Liu said that men he believed to be state security officers had attacked him and another lawyer outside the courthouse.

Hundreds of protesters - by some estimates, thousands - were killed in 1989 when the People's Liberation Army cracked down on the student democracy movement in Tiananmen Square in Beijing, the symbolic heart of the state.

The governing Communist Party tightly censors public discussion of the crackdown.

Gu applied to the local authorities to hold a small-scale protest on June 4 last year, the 24th anniversary of the event, his wife Xu Yan had said previously.
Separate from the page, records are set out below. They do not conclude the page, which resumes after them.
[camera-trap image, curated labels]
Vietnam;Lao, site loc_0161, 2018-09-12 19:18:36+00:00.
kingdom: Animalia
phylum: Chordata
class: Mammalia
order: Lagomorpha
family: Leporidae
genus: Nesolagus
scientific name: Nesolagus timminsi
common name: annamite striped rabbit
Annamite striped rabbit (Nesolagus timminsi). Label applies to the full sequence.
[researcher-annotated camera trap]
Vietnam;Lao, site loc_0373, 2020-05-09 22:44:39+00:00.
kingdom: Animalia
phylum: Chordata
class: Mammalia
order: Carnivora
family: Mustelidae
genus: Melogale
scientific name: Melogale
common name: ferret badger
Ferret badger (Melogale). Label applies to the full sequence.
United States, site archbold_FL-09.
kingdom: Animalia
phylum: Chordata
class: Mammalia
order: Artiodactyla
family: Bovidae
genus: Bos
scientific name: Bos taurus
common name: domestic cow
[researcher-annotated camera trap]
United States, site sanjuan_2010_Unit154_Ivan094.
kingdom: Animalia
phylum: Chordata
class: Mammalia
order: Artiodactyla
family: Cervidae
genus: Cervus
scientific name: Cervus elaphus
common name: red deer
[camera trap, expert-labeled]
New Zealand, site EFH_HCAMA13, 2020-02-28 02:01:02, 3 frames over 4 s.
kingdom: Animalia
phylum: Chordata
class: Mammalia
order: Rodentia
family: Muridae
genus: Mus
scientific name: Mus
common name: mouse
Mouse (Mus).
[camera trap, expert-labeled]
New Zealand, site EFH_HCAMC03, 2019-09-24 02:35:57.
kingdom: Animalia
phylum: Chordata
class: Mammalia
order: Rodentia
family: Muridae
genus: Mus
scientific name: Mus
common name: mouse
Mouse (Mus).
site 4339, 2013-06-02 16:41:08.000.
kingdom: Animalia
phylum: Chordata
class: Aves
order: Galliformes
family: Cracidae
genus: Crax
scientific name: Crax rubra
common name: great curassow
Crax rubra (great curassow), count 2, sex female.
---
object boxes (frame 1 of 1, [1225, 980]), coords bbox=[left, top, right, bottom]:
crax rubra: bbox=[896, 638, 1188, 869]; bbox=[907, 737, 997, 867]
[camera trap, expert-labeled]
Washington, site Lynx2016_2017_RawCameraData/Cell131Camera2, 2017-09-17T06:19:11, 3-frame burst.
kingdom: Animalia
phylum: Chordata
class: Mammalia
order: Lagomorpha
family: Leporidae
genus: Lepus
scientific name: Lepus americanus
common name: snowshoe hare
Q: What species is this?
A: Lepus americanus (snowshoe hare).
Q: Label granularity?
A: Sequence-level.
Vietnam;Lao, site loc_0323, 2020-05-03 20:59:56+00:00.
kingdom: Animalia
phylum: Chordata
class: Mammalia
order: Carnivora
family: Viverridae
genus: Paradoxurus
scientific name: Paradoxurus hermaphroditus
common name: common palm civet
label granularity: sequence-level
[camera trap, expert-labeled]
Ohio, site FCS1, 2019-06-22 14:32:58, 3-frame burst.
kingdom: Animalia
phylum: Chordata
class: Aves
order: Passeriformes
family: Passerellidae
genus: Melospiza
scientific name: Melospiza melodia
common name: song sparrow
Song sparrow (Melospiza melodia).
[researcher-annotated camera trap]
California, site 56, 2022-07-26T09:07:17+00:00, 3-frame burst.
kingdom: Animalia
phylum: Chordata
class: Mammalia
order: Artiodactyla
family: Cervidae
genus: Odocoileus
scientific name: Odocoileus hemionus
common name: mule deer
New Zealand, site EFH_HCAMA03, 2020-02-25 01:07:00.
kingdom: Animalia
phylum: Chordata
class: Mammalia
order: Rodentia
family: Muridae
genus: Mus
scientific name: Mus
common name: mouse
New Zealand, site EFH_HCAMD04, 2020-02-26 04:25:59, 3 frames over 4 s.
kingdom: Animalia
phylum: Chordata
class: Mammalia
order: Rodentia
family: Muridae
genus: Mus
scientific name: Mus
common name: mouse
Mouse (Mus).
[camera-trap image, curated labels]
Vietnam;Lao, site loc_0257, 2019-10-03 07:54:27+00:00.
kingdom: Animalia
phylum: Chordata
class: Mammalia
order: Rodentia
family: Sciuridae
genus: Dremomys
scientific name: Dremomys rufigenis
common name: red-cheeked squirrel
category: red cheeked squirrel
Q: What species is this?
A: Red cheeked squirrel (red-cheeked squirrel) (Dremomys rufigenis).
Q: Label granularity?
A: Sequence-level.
He stood trial in September and denied the charges, Liu said, adding that Gu had called off his protest when the authorities warned him not to go ahead.

"There is nothing illegal about posting a photograph of a genuine incident," Liu said. "If his activities caused damage to the party, that's not the same as damaging the state."

Charges of incitement to state subversion have previously been used to imprison political dissidents.

Nobel Peace Prize winner Liu Xiaobo was sentenced to 11 years in jail for the crime in 2009 after circulating a petition calling for political reforms including democratic elections.

Gu's punishment was much stiffer than the 15 days of administrative detention that activist Li Weiguo served last year for filing a similar request to hold a June 4 vigil in Guangzhou.

A Haizhou district court in January dismissed his request to have his punishment overturned.

Li, who took part in local pro-democracy demonstrations in 1989, is a Hong Kong resident.